2) take a look at traditional machine learning approaches. Nowadays you're swamped by DL (a lot of good suggestions on this thread, I won't chime in), and you miss the fact that, sometimes, a simple decision tree, or dimensionality reduction approaches (e.g. PCA or ICA) can yield an incredible value in a very short time on huge datasets.
I had written a fairly short post about it when I finished my georgia tech path https://www.franzoni.eu/machine-learning-a-sound-primer/
3) It can take a lot of time to become effective in ML, effective as in, what you _manually create_ is as effective as picking an existing trained model, fine tune it, and use it. This can be frustrating: low hanging fruits are pretty powerful and you don't need to understand a lot about ML algorithms to pick them up.
4) Consider MOOCs or online classes. I took Georgia Tech OMSCS, I can vouch for it and some classes force you to be a data scientist and read papers as well, and you can have "real world" recognition and discuss with your peers, which is useful!
1. ML/DL Researcher
2. Data scientist - 20/80 engineering vs modelling
3. ML Eng - 50/50 (or 70/30) engineering vs modelling
People suggesting working in engineering to support ML are right that there's a lot of demand, but it's not what you're asking for.

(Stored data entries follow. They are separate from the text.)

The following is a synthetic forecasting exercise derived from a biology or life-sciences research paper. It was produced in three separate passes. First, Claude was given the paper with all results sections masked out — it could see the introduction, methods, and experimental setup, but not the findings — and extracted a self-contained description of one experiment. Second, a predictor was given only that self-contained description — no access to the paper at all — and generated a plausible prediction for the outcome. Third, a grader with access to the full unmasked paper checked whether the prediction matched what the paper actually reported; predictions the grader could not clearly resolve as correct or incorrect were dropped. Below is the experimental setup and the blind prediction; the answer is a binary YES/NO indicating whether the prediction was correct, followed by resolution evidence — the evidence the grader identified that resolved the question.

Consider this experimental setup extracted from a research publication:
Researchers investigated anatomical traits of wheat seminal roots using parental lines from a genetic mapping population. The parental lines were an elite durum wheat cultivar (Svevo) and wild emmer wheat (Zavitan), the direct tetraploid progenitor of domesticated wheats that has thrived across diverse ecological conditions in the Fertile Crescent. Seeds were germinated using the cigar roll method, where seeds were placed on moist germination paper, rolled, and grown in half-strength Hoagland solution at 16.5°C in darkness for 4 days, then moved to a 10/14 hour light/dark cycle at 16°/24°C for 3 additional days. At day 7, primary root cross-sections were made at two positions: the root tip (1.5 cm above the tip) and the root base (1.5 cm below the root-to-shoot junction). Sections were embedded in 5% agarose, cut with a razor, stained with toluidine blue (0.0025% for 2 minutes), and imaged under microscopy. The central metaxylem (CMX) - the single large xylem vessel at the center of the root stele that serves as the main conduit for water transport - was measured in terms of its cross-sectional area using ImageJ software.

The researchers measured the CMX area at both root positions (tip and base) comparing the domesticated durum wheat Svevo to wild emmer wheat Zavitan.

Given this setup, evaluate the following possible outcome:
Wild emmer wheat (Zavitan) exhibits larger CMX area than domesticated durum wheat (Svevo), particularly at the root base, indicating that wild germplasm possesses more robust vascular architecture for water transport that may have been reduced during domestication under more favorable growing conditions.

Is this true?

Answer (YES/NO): NO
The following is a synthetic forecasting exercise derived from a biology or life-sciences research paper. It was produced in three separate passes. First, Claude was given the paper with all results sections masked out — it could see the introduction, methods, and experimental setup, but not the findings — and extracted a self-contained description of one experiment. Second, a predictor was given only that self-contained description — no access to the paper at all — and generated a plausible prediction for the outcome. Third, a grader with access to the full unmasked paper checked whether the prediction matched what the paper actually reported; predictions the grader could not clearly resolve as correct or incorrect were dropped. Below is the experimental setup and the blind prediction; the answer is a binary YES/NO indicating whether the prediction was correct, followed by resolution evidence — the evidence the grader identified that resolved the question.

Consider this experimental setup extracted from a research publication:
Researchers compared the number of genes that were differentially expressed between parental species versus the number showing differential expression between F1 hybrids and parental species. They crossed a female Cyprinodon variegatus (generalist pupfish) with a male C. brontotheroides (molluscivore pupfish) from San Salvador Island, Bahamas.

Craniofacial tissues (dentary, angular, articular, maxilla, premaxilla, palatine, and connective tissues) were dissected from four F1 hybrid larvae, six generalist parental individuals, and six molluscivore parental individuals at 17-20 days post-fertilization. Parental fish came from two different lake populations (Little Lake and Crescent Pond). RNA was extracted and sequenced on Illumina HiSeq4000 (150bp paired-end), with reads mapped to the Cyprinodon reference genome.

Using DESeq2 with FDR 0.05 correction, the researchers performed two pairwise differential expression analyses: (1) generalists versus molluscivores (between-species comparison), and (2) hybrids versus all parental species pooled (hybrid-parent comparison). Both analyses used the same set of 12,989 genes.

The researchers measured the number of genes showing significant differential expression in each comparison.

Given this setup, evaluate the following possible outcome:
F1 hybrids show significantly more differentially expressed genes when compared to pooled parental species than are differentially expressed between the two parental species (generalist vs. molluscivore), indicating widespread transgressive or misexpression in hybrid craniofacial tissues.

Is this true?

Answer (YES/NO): YES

Becoming an ML/DL researcher working on novel techniques or new models will be hard without academic research experience. Few companies are big enough to support true research, and the ones that are have a very high bar even for people with PHDs
What I call "data scientists" apply math/ML to real problems. The people I see here have a quantitative background like physics/math/CS. Often they have more general quantitative skills that go beyond ML. People like this will might work on things like fraud where an eng pipeline exists and small improvements in the model are valuable.
There are more of these roles than "true research" and they exist at small companies because it's applied. You can get into this with demonstrated evidence in side projects + a convincing background, but professional education might be the most sure way.
Finally - there's a lot of demand for engineers who can do both modeling and the requisite engineering. A model is a small part of what goes into a production ML feature - you need a data pipeline, automated retraining/prediction, a place to deploy the model, monitoring on eng stats + data stats, and the usual application backend/frontend to do something with the results.
You might be able to get into this with some demonstrated experience in side projects assuming you're a SWE already, and depending on your standards for where you want to work.
Try the Data/ML Engineer route. Instead of going directly into ML, try to work as a “supporter” of those doing ML. There’s a HUGE gap there, specially if you’re a good programmer.
There are a lot of people in the “pure” ML space, people with science background, with phDs, etc.
But there’s not enough people to support them: taking their models to producing, building their pipelines, etc.
If you get into Data/ML engineer, you’ll be working with these people and learning from them.
It’s a longer route for sure, but I think it can yield the highest success rate.
Do what the instructor recommends: watch each lesson once in its entirety and then re-watch it while playing along. But don't just type their commands verbatim. Try and do something slightly different.
Do you want to:
a) Become an academic in mathematics/statistics.
b) Become an academic in computer science with a focus on artificial intelligence.
c) Become a MLE in "regular" statistical applications. Aka bayesian classification, "core" statistical principles.
d) Become a specialized computer vision/natural language processing focused MLE.
e) Become a generalist software engineer who can whip out the above if needed.
In no way is e) the inferior option.
Generalists who can write code fast with 100% test coverage and pristine logging are by far the segment the industry has the shortest supply of.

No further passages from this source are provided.